PASSAGE SHOWN:
====================
8. In the gospel of St. Matthew (12:31), Jesus speaks of a sin "against the Holy Spirit" which will never be forgiven in this world or in the next. What is this unforgivable sins?
Answer: St. Augustine, St. Thomas Aquinas and many others believed that by the "sin against the Holy Spirit" Jesus meant the sin of final unrepentance, which is the refusal to repent of one's rejection of God through a serious sin, even at the moment of death. This probably is the most common view since it is a total, final rejection of all the helps the Holy Spirit offers us to turn away from evil and toward God. Perhaps another way of saying the same thing is that anyone who deliberately and maliciously refuses the helps which the Holy Spirit gives to keep us from sin in the first place, sins against the Holy Spirit. As St. Thomas says, many gifts of the Spirit are meant to help us avoid sin inour lives. The gift of hope keeps us from despair. The gift of fear of the Lord keeps us from presuming in the wrong way on God's mercy and love, and so on. All these gifts, he tells us, are effects of the Holy Spirit within us. When we refuse to hope, when we refuse to acknowledge the majesty and power of God in our lives, we in effect say we do not need the Holy Spirit, which puts us in deep spiritual trouble. Repentance is impossible because when we're in that frame of mind there cannot be even enough humility for us to admit that we have sinned and need repentance at all.
====================
THE TASKS:
- 1) Report every line in the entries that contains the string "instances".
- 2) Carry on the passage about the sin against the Holy Spirit, starting right after its final sentence.
The passage and the entries have nothing to do with each other.

Stored records:
====================
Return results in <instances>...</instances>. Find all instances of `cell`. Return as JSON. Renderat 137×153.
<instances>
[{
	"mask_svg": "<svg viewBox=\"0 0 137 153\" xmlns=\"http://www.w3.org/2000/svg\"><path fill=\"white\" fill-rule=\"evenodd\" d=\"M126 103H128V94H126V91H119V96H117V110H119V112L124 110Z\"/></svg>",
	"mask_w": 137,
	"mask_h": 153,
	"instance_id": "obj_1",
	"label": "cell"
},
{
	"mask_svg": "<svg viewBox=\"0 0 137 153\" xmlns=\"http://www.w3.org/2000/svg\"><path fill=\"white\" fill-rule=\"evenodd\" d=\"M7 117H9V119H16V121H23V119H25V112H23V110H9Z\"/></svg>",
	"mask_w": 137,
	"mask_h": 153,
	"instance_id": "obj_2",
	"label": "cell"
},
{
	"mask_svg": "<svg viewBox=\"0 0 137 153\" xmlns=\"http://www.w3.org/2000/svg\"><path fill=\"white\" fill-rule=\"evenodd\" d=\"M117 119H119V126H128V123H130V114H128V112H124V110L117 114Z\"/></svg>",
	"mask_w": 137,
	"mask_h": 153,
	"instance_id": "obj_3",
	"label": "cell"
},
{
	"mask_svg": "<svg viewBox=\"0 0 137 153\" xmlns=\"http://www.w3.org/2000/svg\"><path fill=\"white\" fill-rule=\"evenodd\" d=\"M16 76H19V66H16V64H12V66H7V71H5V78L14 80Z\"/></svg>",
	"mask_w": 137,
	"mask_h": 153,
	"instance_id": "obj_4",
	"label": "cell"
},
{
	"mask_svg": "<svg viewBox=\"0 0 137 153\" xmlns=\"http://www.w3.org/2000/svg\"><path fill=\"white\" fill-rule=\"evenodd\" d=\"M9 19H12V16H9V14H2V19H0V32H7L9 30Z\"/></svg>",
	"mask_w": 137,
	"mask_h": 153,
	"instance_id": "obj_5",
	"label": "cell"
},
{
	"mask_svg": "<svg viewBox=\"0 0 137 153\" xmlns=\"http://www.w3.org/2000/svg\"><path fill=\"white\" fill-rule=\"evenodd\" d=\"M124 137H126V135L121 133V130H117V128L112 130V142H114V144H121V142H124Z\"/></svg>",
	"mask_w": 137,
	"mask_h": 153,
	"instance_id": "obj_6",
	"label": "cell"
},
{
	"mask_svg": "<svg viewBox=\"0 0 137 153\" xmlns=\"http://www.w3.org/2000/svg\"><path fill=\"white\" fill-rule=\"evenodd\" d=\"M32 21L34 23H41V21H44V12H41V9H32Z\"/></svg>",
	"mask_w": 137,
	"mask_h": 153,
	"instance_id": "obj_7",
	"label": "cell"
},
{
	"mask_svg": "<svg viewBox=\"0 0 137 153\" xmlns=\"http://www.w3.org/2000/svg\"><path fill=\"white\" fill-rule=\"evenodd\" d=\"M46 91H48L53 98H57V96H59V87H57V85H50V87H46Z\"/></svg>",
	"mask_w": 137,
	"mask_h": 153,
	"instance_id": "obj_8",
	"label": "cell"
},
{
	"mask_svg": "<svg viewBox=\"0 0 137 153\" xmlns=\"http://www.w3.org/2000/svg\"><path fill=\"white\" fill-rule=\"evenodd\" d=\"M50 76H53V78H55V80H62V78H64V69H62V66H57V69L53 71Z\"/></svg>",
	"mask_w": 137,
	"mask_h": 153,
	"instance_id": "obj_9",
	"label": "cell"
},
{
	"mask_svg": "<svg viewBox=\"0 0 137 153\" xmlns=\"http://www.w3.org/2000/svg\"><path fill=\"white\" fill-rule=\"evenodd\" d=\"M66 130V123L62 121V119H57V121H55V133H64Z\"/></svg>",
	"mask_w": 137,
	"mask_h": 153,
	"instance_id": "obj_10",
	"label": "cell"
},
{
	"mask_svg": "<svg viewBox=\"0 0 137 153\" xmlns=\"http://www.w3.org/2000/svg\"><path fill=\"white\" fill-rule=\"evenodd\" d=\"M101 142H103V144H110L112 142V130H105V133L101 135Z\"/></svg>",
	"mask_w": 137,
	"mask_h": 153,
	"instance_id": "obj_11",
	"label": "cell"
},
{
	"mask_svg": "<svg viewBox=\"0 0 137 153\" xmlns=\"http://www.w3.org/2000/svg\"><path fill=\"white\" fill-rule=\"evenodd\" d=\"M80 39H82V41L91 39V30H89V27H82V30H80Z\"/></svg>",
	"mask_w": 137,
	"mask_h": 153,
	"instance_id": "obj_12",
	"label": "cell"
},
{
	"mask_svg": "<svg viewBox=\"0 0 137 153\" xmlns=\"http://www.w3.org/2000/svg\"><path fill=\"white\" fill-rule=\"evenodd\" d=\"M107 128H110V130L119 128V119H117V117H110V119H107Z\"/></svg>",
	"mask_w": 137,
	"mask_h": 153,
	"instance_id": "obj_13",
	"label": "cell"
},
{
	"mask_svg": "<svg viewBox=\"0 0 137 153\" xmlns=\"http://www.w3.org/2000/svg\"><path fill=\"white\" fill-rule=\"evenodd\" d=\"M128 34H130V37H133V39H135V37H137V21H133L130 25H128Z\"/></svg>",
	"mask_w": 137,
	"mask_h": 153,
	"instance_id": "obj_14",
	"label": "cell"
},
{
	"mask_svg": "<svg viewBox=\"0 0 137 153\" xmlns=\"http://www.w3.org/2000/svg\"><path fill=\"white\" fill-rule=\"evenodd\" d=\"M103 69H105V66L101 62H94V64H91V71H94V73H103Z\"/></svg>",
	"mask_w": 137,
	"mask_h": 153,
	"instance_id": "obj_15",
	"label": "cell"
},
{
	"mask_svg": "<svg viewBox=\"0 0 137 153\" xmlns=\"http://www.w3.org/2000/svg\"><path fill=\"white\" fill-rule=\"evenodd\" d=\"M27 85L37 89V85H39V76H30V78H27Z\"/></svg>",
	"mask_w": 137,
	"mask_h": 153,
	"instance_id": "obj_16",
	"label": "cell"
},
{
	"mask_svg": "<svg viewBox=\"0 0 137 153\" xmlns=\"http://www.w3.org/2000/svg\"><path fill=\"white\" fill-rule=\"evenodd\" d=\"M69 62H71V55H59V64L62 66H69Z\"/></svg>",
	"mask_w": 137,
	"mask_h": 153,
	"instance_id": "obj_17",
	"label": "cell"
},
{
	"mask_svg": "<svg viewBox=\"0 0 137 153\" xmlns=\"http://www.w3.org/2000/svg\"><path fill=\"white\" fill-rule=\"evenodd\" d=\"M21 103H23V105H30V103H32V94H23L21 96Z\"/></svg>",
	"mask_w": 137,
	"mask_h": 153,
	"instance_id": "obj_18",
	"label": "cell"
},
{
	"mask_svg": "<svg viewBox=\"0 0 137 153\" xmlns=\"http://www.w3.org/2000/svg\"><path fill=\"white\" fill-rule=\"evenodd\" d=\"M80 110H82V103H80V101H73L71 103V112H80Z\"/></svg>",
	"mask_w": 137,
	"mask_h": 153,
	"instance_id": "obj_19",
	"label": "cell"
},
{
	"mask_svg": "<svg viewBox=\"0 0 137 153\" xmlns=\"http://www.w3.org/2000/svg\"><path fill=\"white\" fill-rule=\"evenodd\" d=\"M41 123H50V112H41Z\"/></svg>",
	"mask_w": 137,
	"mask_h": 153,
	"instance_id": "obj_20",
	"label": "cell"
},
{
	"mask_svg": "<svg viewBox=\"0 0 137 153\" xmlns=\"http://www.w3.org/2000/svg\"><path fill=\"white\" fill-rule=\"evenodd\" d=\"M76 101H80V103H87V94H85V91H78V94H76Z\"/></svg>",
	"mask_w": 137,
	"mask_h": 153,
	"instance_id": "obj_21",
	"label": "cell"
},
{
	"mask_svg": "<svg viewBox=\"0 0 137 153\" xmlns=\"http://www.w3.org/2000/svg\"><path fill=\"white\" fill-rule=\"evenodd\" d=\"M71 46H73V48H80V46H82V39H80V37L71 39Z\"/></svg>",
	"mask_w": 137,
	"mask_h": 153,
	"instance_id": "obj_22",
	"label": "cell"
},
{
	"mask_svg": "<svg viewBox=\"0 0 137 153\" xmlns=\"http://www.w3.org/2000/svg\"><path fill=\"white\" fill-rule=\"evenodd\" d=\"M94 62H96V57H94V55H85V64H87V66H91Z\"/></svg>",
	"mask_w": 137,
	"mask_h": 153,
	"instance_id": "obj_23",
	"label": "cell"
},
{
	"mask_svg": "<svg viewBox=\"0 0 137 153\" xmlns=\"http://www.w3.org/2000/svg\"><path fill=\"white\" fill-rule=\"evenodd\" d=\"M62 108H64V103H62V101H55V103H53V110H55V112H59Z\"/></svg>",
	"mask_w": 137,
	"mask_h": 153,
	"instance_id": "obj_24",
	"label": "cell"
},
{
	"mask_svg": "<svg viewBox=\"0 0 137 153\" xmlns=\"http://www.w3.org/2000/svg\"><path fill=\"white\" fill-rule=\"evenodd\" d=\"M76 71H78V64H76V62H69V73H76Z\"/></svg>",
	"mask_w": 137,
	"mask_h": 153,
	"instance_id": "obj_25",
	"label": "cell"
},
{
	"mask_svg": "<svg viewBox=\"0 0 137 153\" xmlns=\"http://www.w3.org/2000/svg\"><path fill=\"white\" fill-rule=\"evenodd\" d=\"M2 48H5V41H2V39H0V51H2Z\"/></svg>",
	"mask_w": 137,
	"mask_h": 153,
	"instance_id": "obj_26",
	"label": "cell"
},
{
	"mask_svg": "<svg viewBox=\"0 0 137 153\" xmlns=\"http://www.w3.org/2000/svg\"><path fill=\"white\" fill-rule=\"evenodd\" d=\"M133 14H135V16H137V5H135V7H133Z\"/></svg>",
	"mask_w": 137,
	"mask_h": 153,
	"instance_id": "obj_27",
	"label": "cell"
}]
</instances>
====================
ANSWERS PROVIDED:
- 1)
Return results in <instances>...</instances>. Find all instances of `cell`. Return as JSON. Renderat 137×153.
<instances>
</instances>

- 2)
9. Can a priest marry?
Answer: Many Catholics still do not realize that it is possible for a priest to be released from his promise not to marry. Unlike marriage, whose nature and permanence are established by God himself, the celibacy of the priesthood is something the church could change and has changed in various ways through the centuries. Yes, Jesus established the priesthood to serve his people in various ways, but he never made it his absolute rule that priests could not be married. In fact, married priests have been common in some part of the world since the beginning of Christianity. If a priest however simply ignores the solemn promise he has made to remain unmarried, it would be wrong. It is possible for him, however, to petition the pope to release him from that promise; in that case, he could marry and remain in good standing in the Church as a layman.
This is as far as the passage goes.